When Sephora opened its first store in Seoul in October 2019, hundreds of consumers lined up in front of the store to get their hands on the latest beauty products. The beauty retailer, owned by French luxury group LVMH, had high hopes for the Korean market - Sephora announced that it would open six stores in South Korea by the following year and add another seven by 2022. Then the Covid-19 pandemic took the world by storm in 2020.
Four years since its launch in Korea, Sephora operates just five stores, significantly fewer than anticipated. The retailer even shut down two stores in the last two years. The initial excitement surrounding the retailer has mostly subsided - the new store launch in The Hyundai Seoul, Korea’s largest department store, last December was considered a modest affair.
Sephora’s struggle in Korea is an exception for the retailer, which is widely successful in other parts of the world. LVMH reported that Sephora “achieved another historic year, both in terms of sales and profit” last year, following a record performance in 2022. “Momentum was particularly strong in North America, Europe and the Middle East,” LVMH chief executive Bernard Arnault said during the group’s annual presentation last month.
LVMH’s selective retailing branch, which includes Sephora and travel retailer DFS, reported $19.2 billion (17.9 billion euros) in revenue last year, up 25% from 2022. Profits from recurring operations jumped 76%.
Although LVMH does not disclose Sephora’s exact sales and profit figures, industry insiders estimate worldwide revenues hit $15 billion last year, up from an estimated $12 billion in 2022. According to Business Insider, the beauty retailer broke records by reaching $10 billion in sales last year in North America, its biggest market.
But Sephora’s growth has been less prominent in Korea. In 2022, Sephora Korea’s revenue increased 10 percent to $10 million (13.7 billion won) as store activity resumed post-pandemic, but operating losses widened 21 percent to 17.6 billion won, according to the company’s audit report. Sephora Korea’s 2023 audit report has yet to be released.
The beauty retailer’s slow start in Korea cannot be solely attributed to pandemic woes. While pandemic lockdowns and social distancing took a toll on Sephora, which relies heavily on in-store activity, the retailer has other problems.
Sephora faces fierce competition from domestic beauty retailers and drugstores, namely Olive Young, which dominates the Korean market. Olive Young offers a wide array of affordable beauty products and operates over 1300 stores in Korea.

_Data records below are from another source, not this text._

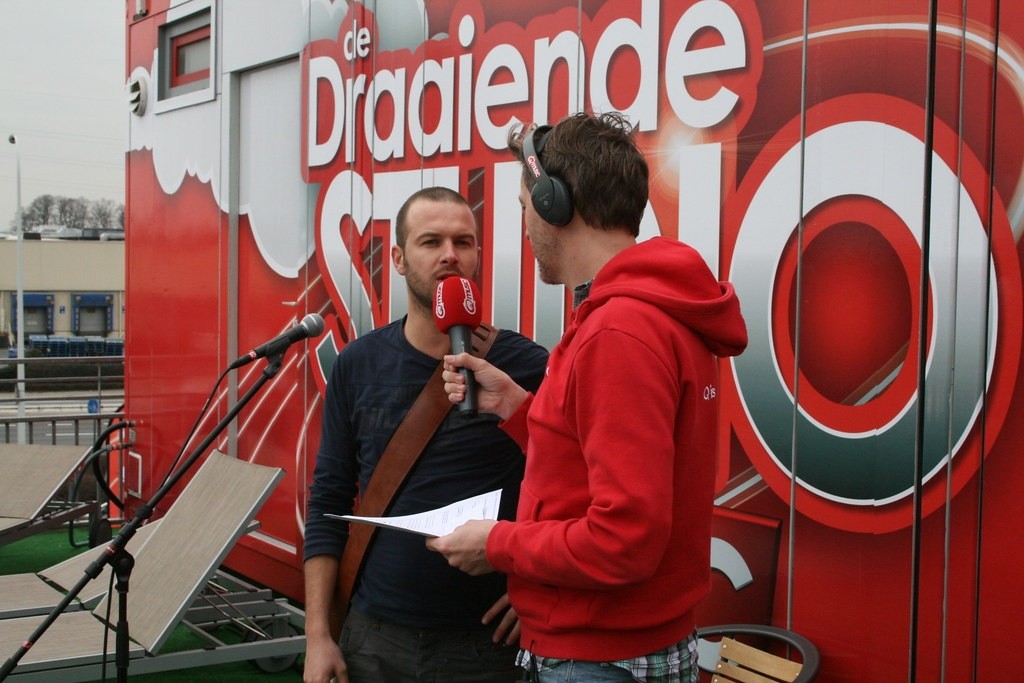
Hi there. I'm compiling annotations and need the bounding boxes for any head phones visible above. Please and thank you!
[521,124,573,227]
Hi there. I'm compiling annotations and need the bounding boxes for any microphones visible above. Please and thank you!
[230,313,326,369]
[433,275,483,419]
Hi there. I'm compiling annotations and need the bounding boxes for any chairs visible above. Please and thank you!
[696,624,821,683]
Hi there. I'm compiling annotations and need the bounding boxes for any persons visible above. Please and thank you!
[424,111,749,683]
[303,185,551,683]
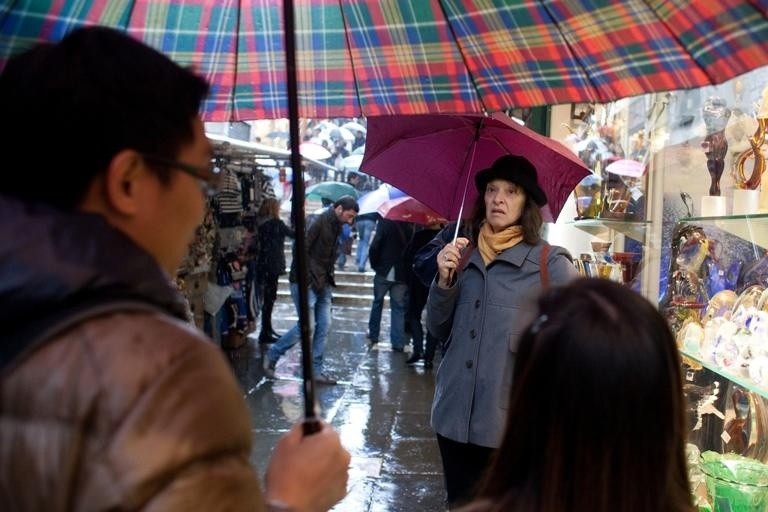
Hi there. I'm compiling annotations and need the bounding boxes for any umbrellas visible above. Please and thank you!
[357,106,595,261]
[0,1,767,440]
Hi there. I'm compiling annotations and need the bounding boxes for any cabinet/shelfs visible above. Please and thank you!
[556,67,768,512]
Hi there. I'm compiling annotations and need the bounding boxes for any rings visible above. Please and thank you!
[444,254,449,261]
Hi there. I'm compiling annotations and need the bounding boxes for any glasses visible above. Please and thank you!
[141,155,223,198]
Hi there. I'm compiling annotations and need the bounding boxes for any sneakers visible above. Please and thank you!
[337,257,368,273]
[258,334,436,387]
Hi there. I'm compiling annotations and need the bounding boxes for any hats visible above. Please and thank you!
[474,157,548,209]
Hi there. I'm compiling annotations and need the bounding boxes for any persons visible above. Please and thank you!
[253,118,438,386]
[0,25,349,510]
[423,154,576,512]
[452,277,701,510]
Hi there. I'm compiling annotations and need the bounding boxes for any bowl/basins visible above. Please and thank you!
[591,241,612,253]
[698,460,768,511]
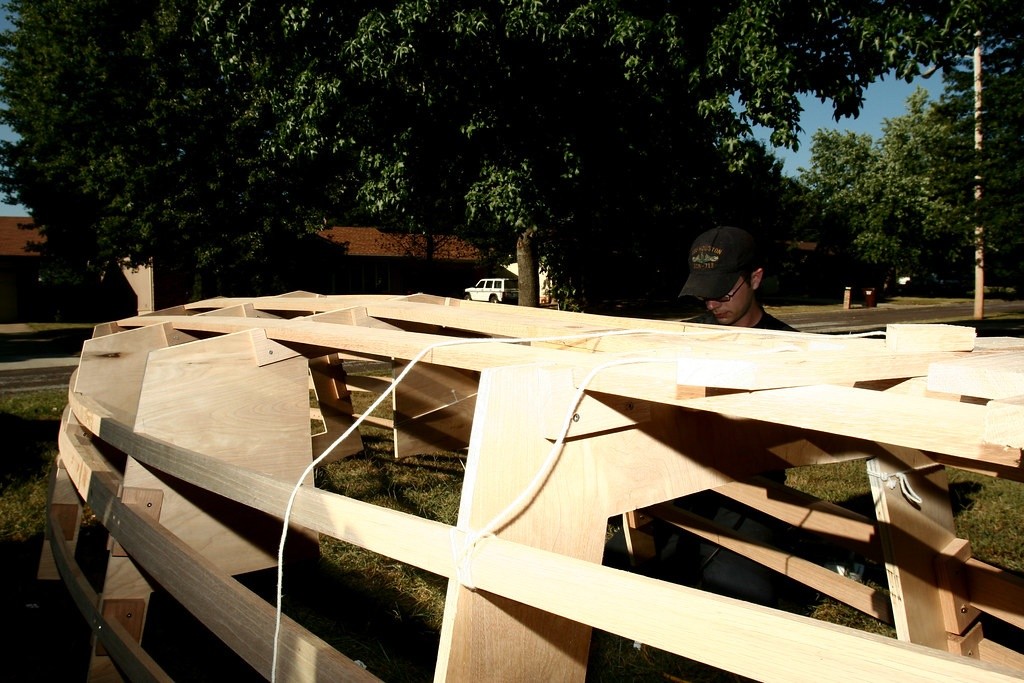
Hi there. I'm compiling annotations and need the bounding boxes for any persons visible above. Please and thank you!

CJ Olive Young, the company that owns the Olive Young brand, reported record sales in 2022 and 2023. CJ Olive Young’s annual sales rose 31.7% to $2.1 billion (2.77 trillion won) in 2022. Operating profits surged 97% to 271.4 billion won. The company’s cumulative sales through the third quarter of 2023 reached 2.79 trillion, surpassing its total sales for the previous year. Operating profits rose 44.3% during the same period.
Boosted by strong performance, industry insiders expect the company’s plans to go public will gain traction this year.
Experts and consumers say that Sephora’s position as a high-end beauty luxury retailer puts the brand at a disadvantage in the Korean market, where beauty products are abundant and affordable.
Olive Young has been focusing on curating low-to-mid-priced brands, effectively drawing in young consumers in their 20s and 30s. The domestic retailer also runs week-long sales events several times a year, which helps boost sales both online and offline, according to the company.
Olive Young’s online presence is also more prominent than Sephora’s - the retailer operates an aggressive same-day delivery service where products are delivered within 3 to 4 hours after ordering online. “More than half our online orders in Seoul are delivered using our same-day delivery service,” said a company representative.
Consumers looking for pricier, high-end beauty products usually shop at local department stores, where a purchase is generally accompanied by a handful of product samples. Online purchases involve various discount coupons ranging from 5 to 15 percent. Regarding samples or discounts, Sephora has not been able to provide better offers than department stores.
“The Korean market is different from other markets where Sephora is thriving in that there is a strong perception that expensive, high-end cosmetics should be purchased at department stores or duty-free shops,” said Kim Ju-deok, professor at Sungshin Women’s University. “Sephora could appeal to a wider range of consumers by adding more mid-priced cosmetics to its product mix,” he added.
Some experts note that Korea’s retail sector, armed with ultra-fast deliveries, is also making it hard for Sephora to remain competitive online.
“Cosmetics are increasingly sold online in Korea, with major online platforms like Coupang and Market Curly selling beauty products, but the domestic retail market is very supplier-oriented and a lot more complicated than in other countries,” said Seo Yong-gu, professor of marketing at Sookmyung Women’s University.
“There have been cases where extremely successful brands, such as Walmart, pulled out of Korea because they failed to localize. It remains to be seen if Sephora will perform well in Korea.”